Yudian juga menambahi bahwa
Pancasila adalah penopang. Untuk mewujudkannya dibutuhkan kesetiaan atau bahasa
lainnya sekuler, tapi bukan sekularisme. (voa-Islam.com, 14/2/2020)
Menteri Agama, Fachrul Razi juga
turut memberikan suara dukungannya pada Yudian. Menurut Fachrul, Kepala BPIP
tidak bermaksud menyampaikan pertentangan antara agama dan Pancasila. Justru,
kata Fachrul, Yudian menyampaikan bahwa Pancasila didukung oleh para ulama dan
tak bertentangan dengan agama. (CNN Indonesia, 13/2/2020)
Bukan hal yang baru jika yang
mengeluarkan pernyataan kontroversial dari pihak pemerintah. Maka, para pejabat
istana juga menterinya akan segera melakukan pembelaan mati-matian. Demi nama
baik rezim yang sedang berjalan memimpin negeri.
Dalam rezim sekuler, hal yang biasa
jika ditemukan wacana mempertentangkan agama dengan sesuatu yang lain. Karena
agama memang harus dipisahkan dari kehidupan. Bahkan memata-matai agama
tertentu (baca: Islam), juga hal yang sering kita temukan saat ini.

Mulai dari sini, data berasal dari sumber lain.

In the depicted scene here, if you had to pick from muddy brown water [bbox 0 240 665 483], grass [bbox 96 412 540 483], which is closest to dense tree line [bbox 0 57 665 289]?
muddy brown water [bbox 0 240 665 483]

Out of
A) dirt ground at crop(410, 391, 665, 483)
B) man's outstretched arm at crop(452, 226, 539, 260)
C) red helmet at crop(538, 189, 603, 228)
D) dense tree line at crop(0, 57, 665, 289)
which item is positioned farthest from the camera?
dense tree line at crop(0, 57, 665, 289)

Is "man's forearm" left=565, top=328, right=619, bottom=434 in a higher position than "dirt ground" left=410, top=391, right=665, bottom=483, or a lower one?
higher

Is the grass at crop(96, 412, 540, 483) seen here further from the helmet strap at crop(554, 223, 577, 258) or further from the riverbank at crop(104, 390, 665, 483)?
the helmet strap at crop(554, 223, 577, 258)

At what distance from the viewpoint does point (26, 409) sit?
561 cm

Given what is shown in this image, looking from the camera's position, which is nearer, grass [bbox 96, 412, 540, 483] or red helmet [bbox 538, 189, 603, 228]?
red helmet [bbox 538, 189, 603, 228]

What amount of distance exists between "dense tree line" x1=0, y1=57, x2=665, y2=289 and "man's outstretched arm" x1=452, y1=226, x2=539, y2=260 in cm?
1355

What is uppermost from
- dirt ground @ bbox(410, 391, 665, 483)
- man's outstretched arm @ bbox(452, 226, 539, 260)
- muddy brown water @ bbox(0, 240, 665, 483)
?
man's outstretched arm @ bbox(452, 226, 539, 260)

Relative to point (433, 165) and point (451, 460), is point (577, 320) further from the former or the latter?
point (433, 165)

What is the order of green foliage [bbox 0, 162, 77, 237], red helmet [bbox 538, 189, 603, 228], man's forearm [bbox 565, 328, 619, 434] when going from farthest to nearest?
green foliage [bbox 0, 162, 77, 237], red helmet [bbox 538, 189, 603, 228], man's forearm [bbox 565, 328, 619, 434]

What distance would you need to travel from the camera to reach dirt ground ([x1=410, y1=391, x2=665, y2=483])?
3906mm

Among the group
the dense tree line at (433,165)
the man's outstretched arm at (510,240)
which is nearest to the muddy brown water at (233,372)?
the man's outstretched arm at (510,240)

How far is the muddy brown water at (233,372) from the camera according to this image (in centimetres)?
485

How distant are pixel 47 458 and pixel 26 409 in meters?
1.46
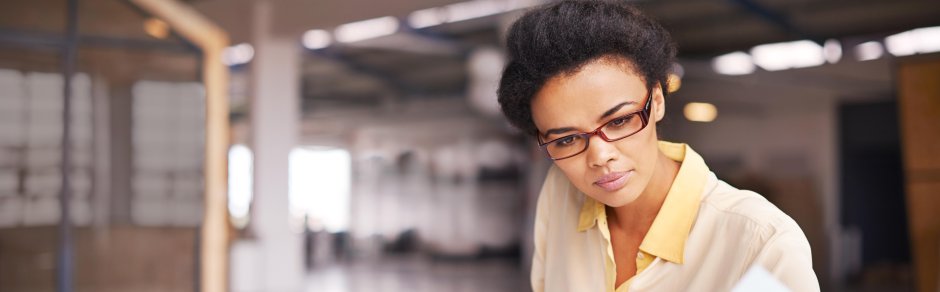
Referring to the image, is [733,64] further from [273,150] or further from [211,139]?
[211,139]

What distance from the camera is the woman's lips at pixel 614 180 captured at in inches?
56.2

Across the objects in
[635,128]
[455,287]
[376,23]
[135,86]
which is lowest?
[455,287]

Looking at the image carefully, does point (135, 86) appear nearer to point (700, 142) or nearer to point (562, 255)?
point (562, 255)

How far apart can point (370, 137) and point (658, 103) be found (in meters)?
17.1

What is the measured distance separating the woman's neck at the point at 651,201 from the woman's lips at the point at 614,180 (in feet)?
0.35

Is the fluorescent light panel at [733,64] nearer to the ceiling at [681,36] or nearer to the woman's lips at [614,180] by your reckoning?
the ceiling at [681,36]

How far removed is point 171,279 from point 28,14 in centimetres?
226

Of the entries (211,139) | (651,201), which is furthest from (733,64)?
(651,201)

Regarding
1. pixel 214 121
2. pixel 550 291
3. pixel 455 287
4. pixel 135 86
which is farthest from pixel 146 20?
pixel 455 287

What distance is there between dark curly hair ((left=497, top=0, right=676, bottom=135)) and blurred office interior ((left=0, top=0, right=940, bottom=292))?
184 mm

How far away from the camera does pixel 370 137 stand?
60.6 ft

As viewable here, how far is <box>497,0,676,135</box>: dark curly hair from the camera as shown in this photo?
1.38 meters

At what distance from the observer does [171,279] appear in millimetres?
6977

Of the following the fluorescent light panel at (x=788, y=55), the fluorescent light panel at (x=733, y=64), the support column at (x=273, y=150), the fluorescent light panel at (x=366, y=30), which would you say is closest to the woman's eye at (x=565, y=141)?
the support column at (x=273, y=150)
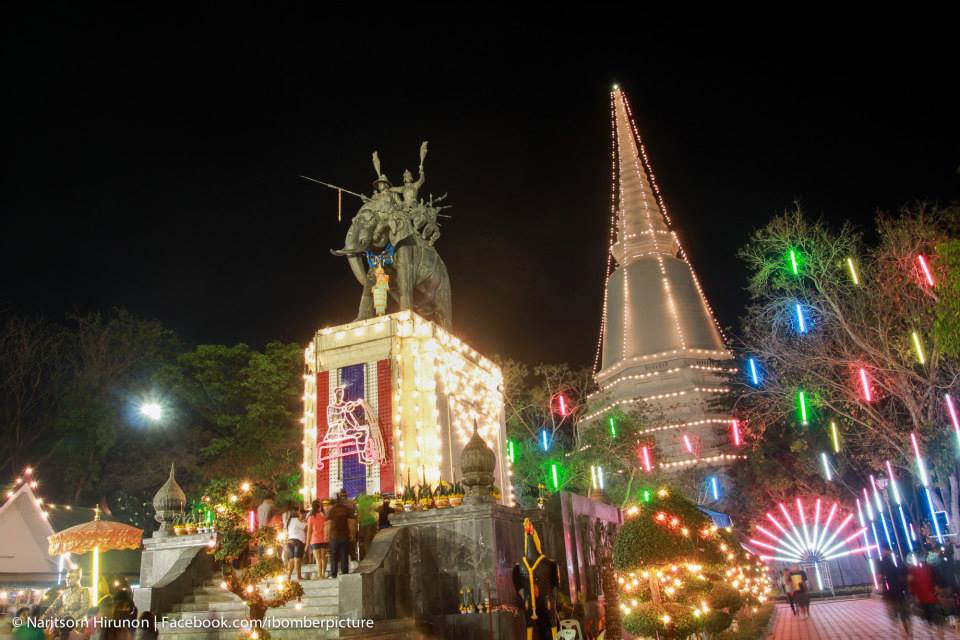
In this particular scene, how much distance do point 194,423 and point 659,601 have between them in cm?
2206

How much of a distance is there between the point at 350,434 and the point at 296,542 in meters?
5.53

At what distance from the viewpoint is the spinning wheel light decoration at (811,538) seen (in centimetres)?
3653

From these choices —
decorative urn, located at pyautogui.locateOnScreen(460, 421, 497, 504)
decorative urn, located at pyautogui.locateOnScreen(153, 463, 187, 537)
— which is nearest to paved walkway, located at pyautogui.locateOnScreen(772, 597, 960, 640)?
decorative urn, located at pyautogui.locateOnScreen(460, 421, 497, 504)

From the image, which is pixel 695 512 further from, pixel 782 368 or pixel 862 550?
pixel 862 550

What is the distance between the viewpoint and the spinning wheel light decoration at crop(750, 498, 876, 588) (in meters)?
36.5

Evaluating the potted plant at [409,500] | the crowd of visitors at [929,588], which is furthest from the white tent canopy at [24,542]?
the crowd of visitors at [929,588]

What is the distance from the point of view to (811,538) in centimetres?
3747

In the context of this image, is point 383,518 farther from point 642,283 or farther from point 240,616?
point 642,283

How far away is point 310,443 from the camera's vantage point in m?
19.3

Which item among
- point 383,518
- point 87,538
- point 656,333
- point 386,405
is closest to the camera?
point 383,518

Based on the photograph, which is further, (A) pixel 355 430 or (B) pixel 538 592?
(A) pixel 355 430

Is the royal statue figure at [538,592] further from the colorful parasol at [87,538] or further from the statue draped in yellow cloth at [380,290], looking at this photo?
the colorful parasol at [87,538]

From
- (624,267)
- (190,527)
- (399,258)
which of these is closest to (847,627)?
(399,258)

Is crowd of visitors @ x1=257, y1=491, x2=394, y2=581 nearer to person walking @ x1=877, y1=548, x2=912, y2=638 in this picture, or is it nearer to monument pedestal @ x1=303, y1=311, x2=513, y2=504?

Menumpulkan kesadaran politik umat
Islam dengan menjauhkan umat dari ajaran-ajaran Islam merupakan sesuatu yang
berbahaya. Apalagi hal itu dilakukan oleh para pejabat negara yang mayoritas
muslim. Hingga menjadi pertanyaan bagi kita, apakah mereka tak takut dosa?
Berani betul menyatakan, agama musuh
ideologi negara, bahkan “mengekang” para khatib Jumat dengan sertifikasi dan
harus memiliki standar tidak menimbulkan masalah kebangsaan.

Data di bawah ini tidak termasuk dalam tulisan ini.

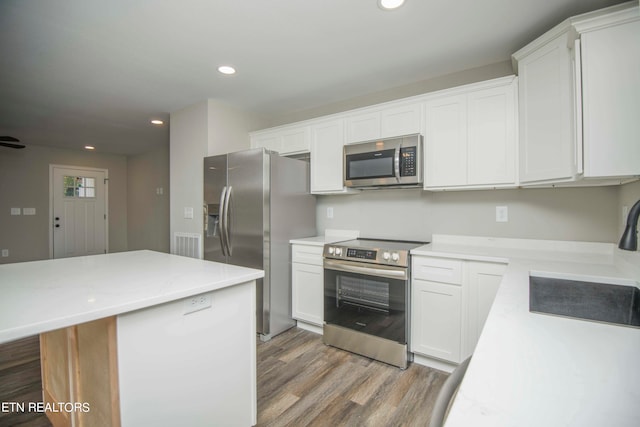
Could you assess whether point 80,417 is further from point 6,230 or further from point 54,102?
point 6,230

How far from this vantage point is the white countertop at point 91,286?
37.0 inches

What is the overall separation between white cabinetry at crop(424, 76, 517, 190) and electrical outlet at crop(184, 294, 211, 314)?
76.4 inches

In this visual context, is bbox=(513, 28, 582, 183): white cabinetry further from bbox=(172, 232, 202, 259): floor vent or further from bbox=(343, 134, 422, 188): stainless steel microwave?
bbox=(172, 232, 202, 259): floor vent

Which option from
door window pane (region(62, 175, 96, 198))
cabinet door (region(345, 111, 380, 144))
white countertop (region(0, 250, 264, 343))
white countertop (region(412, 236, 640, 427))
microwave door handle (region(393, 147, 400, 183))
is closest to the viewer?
white countertop (region(412, 236, 640, 427))

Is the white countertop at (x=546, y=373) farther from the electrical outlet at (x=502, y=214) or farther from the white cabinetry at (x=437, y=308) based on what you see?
the electrical outlet at (x=502, y=214)

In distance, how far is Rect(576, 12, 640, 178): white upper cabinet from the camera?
Answer: 1493 mm

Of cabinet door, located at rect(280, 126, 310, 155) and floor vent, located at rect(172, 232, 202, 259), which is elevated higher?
cabinet door, located at rect(280, 126, 310, 155)

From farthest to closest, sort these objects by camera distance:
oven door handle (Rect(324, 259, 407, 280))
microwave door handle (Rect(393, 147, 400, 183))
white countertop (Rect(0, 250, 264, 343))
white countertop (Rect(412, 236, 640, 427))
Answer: microwave door handle (Rect(393, 147, 400, 183)) < oven door handle (Rect(324, 259, 407, 280)) < white countertop (Rect(0, 250, 264, 343)) < white countertop (Rect(412, 236, 640, 427))

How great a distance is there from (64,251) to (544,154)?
7737mm

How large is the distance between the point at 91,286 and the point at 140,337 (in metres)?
0.35

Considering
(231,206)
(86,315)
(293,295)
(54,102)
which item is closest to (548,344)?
(86,315)

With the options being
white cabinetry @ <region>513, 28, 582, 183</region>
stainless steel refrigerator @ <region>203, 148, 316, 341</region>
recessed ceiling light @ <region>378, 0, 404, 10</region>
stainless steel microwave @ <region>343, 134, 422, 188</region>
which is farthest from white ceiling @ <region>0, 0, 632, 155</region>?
stainless steel refrigerator @ <region>203, 148, 316, 341</region>

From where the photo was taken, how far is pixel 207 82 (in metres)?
2.93

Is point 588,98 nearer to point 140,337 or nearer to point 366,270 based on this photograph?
point 366,270
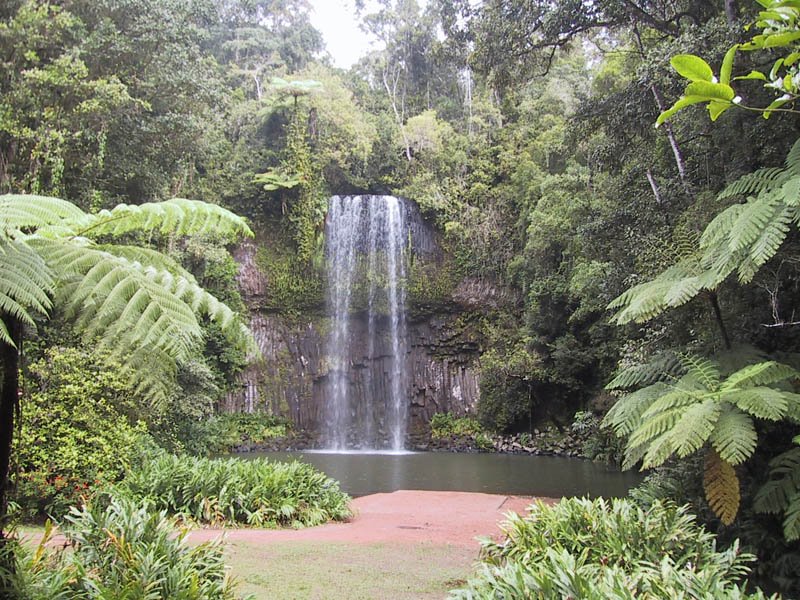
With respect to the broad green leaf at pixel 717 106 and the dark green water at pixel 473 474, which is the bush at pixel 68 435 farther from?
the broad green leaf at pixel 717 106

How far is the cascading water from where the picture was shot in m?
20.3

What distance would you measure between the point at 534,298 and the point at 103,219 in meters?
15.0

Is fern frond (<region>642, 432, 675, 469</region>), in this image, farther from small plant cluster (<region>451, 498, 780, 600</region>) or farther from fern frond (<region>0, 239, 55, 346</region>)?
fern frond (<region>0, 239, 55, 346</region>)

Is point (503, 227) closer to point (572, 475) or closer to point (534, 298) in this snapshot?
point (534, 298)

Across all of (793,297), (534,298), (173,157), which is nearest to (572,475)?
(534,298)

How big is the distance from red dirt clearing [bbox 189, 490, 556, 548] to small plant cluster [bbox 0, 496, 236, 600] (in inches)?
46.2

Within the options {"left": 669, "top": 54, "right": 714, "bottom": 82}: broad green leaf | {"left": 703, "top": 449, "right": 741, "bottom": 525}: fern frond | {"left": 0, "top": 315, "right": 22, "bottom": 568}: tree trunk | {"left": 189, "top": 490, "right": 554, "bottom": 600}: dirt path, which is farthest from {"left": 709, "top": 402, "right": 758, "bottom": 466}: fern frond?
{"left": 0, "top": 315, "right": 22, "bottom": 568}: tree trunk

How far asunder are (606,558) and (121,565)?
9.83 ft

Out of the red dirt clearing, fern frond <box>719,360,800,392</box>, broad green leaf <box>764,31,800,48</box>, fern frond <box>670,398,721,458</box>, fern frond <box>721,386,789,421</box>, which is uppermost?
broad green leaf <box>764,31,800,48</box>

Akhirnya publik dapat menyimpulkan
bahwa kegaduhan dan narasi konflik banyak dimunculkan dari pemerintahan yang
berkuasa saat ini. Bukan datang dari kelompok yang mereka tuduhkan sebagai
pengganggu NKRI.
Publik juga dapat menyimpulkan bahwa
pernyataan-pernyataan kontroversial tersebut menegaskan bahwa rezim sekuler
akan selalu menempatkan Islam sebagai musuh. Pada saat dorongan umat
menghendaki Islam menjadi rujukan mencari solusi masalah bangsa.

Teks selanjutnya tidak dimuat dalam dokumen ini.